## ARTICLE
+-------+
Christie, at a Rotary Club luncheon Monday in Manchester, said: “We’re not electing an entertainer in chief. We’re electing a commander in chief. And anger is fine and it is deserved, but anger is not a strategy.”
Fergus Cullen, a former New Hampshire GOP state chairman, said that the primary here is a “zero-sum game” for the governors. “They don’t necessarily have to win here, they don’t have to beat Trump here, but they have to beat each other,” he said.
The state’s primary rules will award delegates only to a candidate who earns at least 10 percent of the vote. Given that the large GOP field here is led by Trump and Sens. Ted Cruz (R-Tex.) and Marco Rubio (R-Fla.), there’s a chance that one governor will beat the other two but still leave the state with no delegates. A fourth-place finisher has not earned double-digit support here since Steve Forbes did in 1996.
“How does that person then go to voters and donors around the country and say you should consolidate around me as the mainstream alternative to stop Trump?” Cullen asked.
New Hampshire television viewers cannot miss a new ad being aired by Right to Rise USA, the super PAC supporting Bush. Titled “Three Governors,” it is part of a $10.5 million ad campaign airing through the primary on Feb. 9.
+-------+
## WHAT TO DO
(A) Under the state's primary rules described in the New Hampshire primary article, what share of the vote must a candidate earn to be awarded delegates?
(B) From the New Hampshire primary article, extract everything from "Fergus Cullen, a" down to "did in 1996.".

## Records
+-------+
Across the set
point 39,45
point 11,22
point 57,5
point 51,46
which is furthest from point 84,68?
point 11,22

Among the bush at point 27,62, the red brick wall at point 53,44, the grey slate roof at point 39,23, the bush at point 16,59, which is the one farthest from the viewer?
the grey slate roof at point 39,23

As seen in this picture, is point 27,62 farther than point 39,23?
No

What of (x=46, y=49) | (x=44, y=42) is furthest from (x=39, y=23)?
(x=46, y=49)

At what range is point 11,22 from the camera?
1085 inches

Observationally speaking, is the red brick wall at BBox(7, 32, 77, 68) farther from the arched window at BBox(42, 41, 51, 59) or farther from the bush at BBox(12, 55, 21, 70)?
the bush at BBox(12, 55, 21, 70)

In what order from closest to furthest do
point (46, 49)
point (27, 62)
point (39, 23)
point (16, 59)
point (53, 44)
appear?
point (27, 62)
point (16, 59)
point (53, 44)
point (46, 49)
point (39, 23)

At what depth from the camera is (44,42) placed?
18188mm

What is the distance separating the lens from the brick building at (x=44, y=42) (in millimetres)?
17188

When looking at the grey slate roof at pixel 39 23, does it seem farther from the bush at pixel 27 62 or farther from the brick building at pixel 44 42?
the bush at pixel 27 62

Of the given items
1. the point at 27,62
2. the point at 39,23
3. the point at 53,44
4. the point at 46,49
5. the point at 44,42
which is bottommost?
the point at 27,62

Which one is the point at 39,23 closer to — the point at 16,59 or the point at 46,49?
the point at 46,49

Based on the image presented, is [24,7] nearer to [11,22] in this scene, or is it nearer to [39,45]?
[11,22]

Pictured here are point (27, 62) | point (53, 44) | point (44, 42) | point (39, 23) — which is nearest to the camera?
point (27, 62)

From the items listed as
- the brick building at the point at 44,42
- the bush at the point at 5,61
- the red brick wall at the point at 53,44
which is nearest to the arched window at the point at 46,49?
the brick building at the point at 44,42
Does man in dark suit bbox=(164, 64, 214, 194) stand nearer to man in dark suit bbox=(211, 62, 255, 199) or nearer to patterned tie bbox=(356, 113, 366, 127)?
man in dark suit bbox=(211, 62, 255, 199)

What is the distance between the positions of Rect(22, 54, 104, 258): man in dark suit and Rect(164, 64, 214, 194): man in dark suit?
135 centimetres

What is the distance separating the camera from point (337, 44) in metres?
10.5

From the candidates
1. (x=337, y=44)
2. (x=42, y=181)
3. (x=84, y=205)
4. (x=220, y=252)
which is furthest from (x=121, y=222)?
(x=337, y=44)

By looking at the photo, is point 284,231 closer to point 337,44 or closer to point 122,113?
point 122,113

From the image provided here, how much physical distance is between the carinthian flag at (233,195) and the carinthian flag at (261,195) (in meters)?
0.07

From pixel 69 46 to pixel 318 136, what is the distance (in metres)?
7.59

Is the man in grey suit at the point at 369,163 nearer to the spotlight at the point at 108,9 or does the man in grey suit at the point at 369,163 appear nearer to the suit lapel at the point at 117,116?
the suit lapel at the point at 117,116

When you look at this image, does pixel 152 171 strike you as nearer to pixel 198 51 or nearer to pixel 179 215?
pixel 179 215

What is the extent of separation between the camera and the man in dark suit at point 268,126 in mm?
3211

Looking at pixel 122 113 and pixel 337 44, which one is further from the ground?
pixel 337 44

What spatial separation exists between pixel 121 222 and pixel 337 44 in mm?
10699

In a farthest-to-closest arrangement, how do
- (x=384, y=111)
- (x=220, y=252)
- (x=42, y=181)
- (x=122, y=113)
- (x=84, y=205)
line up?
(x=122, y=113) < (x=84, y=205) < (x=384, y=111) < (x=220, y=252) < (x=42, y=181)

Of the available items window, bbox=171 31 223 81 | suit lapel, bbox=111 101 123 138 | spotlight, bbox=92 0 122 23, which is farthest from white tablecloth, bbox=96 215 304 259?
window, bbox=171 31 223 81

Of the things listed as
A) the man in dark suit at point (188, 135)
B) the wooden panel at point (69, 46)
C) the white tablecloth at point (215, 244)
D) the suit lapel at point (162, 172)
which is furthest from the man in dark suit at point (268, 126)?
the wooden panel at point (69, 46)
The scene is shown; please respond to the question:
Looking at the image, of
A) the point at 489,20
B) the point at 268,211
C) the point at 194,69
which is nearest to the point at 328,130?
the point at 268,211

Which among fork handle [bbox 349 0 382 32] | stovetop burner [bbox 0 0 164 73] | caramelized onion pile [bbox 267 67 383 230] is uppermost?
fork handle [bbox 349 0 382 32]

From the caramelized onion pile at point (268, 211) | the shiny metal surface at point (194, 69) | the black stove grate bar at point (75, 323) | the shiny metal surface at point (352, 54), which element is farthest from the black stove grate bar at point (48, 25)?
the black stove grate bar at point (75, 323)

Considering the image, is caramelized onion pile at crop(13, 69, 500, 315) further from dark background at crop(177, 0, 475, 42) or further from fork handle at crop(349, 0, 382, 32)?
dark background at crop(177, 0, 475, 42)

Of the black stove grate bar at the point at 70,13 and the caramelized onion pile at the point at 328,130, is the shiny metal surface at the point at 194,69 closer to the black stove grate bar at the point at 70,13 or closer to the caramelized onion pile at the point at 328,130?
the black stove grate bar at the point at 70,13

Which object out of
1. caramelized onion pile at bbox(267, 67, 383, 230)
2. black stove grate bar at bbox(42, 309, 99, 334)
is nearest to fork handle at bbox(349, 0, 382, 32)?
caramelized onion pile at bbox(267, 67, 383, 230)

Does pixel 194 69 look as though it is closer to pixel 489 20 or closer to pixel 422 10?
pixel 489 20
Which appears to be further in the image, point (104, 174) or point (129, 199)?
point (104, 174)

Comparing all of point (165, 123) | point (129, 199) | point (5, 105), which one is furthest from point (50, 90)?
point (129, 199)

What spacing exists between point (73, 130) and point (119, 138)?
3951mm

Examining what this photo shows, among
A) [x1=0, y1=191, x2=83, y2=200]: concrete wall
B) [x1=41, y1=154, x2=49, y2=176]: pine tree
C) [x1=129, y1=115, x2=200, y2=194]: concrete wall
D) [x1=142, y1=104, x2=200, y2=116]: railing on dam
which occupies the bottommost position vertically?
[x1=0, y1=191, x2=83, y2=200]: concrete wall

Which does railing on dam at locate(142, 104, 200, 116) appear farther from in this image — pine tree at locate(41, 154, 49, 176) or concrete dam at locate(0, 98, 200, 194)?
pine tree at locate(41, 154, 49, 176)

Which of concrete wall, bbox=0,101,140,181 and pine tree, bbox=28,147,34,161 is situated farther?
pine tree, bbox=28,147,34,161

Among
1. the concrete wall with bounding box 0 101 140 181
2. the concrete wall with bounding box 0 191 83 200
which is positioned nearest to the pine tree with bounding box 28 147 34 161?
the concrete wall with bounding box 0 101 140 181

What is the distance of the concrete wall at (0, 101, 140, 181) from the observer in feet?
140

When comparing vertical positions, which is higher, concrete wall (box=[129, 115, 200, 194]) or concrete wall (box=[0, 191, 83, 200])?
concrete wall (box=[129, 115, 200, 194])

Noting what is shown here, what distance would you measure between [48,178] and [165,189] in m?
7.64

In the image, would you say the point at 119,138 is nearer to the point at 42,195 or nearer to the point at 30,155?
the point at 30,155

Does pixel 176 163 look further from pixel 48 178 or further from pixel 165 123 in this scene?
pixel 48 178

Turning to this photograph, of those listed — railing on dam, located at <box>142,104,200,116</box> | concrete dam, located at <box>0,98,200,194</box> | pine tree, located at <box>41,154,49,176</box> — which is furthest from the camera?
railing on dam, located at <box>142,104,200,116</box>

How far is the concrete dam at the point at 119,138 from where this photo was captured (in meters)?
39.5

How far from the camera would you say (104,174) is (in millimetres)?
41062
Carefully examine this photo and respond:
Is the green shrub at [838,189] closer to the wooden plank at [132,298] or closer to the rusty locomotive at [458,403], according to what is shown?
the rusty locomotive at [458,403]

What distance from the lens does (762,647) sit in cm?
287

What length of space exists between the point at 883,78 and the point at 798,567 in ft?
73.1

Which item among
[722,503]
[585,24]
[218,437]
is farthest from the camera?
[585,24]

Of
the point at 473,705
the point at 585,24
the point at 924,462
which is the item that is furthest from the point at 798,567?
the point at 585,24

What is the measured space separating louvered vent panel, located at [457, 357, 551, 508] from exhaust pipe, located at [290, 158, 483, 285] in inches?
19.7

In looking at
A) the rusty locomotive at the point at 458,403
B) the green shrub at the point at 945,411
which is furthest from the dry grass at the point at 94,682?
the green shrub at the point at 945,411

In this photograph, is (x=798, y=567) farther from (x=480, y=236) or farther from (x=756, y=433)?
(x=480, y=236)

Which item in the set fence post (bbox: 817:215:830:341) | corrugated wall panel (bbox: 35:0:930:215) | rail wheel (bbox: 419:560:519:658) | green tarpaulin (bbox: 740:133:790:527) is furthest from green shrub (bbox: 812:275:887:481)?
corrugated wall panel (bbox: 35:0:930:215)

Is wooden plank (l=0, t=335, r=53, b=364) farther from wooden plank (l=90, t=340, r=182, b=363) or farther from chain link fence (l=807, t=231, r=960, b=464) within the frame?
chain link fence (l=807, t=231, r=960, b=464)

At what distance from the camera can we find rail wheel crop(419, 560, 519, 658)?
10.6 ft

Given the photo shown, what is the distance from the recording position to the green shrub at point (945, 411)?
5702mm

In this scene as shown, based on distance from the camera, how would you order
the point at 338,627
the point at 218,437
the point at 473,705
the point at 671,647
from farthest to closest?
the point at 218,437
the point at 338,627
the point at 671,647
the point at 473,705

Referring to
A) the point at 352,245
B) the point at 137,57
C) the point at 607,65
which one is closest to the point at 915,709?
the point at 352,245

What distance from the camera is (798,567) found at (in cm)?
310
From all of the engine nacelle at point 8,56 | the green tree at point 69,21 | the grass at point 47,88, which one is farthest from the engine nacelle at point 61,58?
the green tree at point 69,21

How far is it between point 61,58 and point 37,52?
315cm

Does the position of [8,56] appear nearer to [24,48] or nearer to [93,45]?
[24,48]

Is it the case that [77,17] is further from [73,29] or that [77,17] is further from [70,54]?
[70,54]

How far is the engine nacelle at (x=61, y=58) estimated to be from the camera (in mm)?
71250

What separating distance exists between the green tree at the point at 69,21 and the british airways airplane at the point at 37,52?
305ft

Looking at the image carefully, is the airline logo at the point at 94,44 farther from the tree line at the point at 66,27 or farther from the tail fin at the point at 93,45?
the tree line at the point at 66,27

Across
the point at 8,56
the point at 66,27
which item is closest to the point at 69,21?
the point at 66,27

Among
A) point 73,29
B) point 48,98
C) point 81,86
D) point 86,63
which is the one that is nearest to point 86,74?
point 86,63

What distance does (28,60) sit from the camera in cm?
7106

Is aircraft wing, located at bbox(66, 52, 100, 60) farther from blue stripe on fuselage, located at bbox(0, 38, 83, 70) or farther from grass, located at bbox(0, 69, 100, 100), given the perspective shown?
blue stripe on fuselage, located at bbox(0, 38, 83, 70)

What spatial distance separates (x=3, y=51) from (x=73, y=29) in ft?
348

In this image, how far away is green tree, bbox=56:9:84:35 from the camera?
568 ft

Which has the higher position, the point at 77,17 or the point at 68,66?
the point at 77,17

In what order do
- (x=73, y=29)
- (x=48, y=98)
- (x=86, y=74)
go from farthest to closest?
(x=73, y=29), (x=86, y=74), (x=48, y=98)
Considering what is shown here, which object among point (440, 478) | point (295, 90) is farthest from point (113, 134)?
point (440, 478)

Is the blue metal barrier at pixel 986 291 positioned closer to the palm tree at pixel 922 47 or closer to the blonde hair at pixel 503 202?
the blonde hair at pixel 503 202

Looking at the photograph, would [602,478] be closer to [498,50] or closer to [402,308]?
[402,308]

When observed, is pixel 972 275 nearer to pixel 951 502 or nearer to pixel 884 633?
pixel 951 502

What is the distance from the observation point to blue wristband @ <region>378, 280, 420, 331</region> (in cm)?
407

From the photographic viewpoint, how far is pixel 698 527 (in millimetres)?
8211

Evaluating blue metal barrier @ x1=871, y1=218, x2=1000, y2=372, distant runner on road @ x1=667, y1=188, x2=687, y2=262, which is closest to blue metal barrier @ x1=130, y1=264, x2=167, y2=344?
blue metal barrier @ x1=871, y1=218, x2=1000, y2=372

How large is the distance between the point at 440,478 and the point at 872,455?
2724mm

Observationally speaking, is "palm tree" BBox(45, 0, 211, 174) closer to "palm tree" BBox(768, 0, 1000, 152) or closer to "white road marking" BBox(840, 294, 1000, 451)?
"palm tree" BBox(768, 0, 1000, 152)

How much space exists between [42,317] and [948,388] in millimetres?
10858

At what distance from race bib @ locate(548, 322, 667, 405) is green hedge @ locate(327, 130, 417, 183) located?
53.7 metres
+-------+
## ANSWERS TO THE PROBLEMS
(A) At least 10 percent of the vote.

(B)
Fergus Cullen, a former New Hampshire GOP state chairman, said that the primary here is a “zero-sum game” for the governors. “They don’t necessarily have to win here, they don’t have to beat Trump here, but they have to beat each other,” he said.
The state’s primary rules will award delegates only to a candidate who earns at least 10 percent of the vote. Given that the large GOP field here is led by Trump and Sens. Ted Cruz (R-Tex.) and Marco Rubio (R-Fla.), there’s a chance that one governor will beat the other two but still leave the state with no delegates. A fourth-place finisher has not earned double-digit support here since Steve Forbes did in 1996.